SUPPLIED PASSAGE:
/* See LICENSE file for copyright and license details. */
#include <stddef.h>
#include <stdint.h>

#include "../grapheme.h"
#include "util.h"

#define BETWEEN(c, l, u) ((c) >= (l) && (c) <= (u))

/* lookup-table for the types of sequence first bytes */
static const struct {
	uint_least8_t  lower; /* lower bound of sequence first byte */
	uint_least8_t  upper; /* upper bound of sequence first byte */
	uint_least32_t mincp; /* smallest non-overlong encoded codepoint */
	uint_least32_t maxcp; /* largest encodable codepoint */
	/*
	 * implicit: table-offset represents the number of following
	 * bytes of the form 10xxxxxx (6 bits capacity each)

EXPLORE THE MATERIAL:
- 1) Return the part of the C source file from "#define BETWEEN(c, l, u)" up to and including "bits capacity each)", copied word for word.
- 2) In the C source file, what does the comment say the mincp field of the lookup table holds?

GIVEN ENTRIES:
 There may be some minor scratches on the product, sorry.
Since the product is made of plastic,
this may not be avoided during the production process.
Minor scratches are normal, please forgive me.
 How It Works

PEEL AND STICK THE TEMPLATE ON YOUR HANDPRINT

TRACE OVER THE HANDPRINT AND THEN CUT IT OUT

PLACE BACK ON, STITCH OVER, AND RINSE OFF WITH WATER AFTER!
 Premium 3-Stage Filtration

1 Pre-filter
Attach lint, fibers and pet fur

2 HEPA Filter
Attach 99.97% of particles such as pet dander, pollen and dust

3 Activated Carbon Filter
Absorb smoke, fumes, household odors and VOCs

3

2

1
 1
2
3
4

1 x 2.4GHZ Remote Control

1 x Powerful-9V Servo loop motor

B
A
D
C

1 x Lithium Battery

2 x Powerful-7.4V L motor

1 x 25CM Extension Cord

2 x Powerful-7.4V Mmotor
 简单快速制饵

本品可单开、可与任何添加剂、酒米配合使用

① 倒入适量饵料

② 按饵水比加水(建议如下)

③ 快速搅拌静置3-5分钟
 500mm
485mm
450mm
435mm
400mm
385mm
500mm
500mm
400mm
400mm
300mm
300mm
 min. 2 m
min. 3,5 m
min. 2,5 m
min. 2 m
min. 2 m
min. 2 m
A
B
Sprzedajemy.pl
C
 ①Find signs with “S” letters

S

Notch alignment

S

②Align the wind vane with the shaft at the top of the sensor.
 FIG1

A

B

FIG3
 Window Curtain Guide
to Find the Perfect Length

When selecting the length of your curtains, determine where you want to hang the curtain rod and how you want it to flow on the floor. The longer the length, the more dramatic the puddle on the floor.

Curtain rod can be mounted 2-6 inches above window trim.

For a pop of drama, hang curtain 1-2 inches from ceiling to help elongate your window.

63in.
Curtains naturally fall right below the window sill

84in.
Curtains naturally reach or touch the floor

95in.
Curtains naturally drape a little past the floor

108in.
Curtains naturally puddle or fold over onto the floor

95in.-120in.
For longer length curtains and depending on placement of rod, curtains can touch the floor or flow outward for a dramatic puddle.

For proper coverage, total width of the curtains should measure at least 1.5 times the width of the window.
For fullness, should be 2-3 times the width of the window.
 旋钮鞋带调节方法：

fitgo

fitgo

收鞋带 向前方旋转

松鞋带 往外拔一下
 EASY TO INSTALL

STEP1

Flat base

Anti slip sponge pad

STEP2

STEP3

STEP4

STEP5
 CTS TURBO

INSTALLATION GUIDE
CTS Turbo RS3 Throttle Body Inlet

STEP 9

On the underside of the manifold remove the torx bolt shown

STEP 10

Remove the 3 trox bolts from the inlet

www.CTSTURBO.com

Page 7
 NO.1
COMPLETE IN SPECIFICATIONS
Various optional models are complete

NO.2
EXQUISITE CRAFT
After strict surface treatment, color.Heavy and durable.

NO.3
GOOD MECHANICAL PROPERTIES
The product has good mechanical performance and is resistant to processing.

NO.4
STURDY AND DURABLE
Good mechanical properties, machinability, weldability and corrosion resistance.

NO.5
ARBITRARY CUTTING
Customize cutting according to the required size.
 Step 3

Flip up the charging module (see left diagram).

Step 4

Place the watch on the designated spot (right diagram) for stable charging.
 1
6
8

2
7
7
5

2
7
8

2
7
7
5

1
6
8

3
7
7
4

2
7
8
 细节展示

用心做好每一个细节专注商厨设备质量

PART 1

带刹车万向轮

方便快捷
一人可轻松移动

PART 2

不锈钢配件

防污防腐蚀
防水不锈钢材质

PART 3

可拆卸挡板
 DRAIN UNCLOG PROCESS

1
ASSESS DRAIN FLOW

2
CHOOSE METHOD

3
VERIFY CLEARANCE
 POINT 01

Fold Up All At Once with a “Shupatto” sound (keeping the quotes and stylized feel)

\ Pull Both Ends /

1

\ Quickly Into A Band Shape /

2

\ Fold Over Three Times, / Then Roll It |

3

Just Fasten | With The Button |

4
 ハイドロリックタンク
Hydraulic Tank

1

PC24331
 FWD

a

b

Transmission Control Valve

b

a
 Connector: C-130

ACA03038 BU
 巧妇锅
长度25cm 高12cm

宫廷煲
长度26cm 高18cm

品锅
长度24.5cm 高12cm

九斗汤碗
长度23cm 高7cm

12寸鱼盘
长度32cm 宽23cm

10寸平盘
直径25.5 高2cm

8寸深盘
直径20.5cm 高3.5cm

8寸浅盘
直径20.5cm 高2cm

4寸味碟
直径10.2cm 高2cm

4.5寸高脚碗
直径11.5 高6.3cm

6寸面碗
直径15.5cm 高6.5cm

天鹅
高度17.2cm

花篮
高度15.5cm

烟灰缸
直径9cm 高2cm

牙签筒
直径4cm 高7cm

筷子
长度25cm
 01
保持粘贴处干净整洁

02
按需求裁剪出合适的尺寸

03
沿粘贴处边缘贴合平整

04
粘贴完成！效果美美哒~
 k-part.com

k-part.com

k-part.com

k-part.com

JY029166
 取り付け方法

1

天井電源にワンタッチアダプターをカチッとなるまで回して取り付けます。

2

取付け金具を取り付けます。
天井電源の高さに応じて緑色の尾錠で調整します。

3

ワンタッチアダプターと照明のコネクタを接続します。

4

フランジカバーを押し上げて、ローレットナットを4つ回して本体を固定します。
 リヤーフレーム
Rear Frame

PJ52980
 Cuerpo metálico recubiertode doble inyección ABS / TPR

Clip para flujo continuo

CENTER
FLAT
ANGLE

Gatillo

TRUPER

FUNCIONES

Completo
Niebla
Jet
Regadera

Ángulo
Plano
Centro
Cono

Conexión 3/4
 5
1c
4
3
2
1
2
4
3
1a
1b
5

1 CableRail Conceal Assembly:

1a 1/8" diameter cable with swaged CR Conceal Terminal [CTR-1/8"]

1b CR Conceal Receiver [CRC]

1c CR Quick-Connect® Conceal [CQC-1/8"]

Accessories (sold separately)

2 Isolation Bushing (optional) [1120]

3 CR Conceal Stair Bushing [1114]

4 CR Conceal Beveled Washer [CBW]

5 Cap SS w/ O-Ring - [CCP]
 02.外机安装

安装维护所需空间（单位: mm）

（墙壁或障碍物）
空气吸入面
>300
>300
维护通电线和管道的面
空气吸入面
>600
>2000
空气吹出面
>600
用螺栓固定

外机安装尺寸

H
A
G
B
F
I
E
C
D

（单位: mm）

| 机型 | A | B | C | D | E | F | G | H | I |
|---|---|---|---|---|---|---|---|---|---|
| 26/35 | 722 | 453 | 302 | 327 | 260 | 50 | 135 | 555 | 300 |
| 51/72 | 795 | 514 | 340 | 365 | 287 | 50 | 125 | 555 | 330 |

SOLUTIONS TO THE PROBLEMS:
- 1)
#define BETWEEN(c, l, u) ((c) >= (l) && (c) <= (u))

/* lookup-table for the types of sequence first bytes */
static const struct {
	uint_least8_t  lower; /* lower bound of sequence first byte */
	uint_least8_t  upper; /* upper bound of sequence first byte */
	uint_least32_t mincp; /* smallest non-overlong encoded codepoint */
	uint_least32_t maxcp; /* largest encodable codepoint */
	/*
	 * implicit: table-offset represents the number of following
	 * bytes of the form 10xxxxxx (6 bits capacity each)

- 2) The smallest non-overlong encoded codepoint.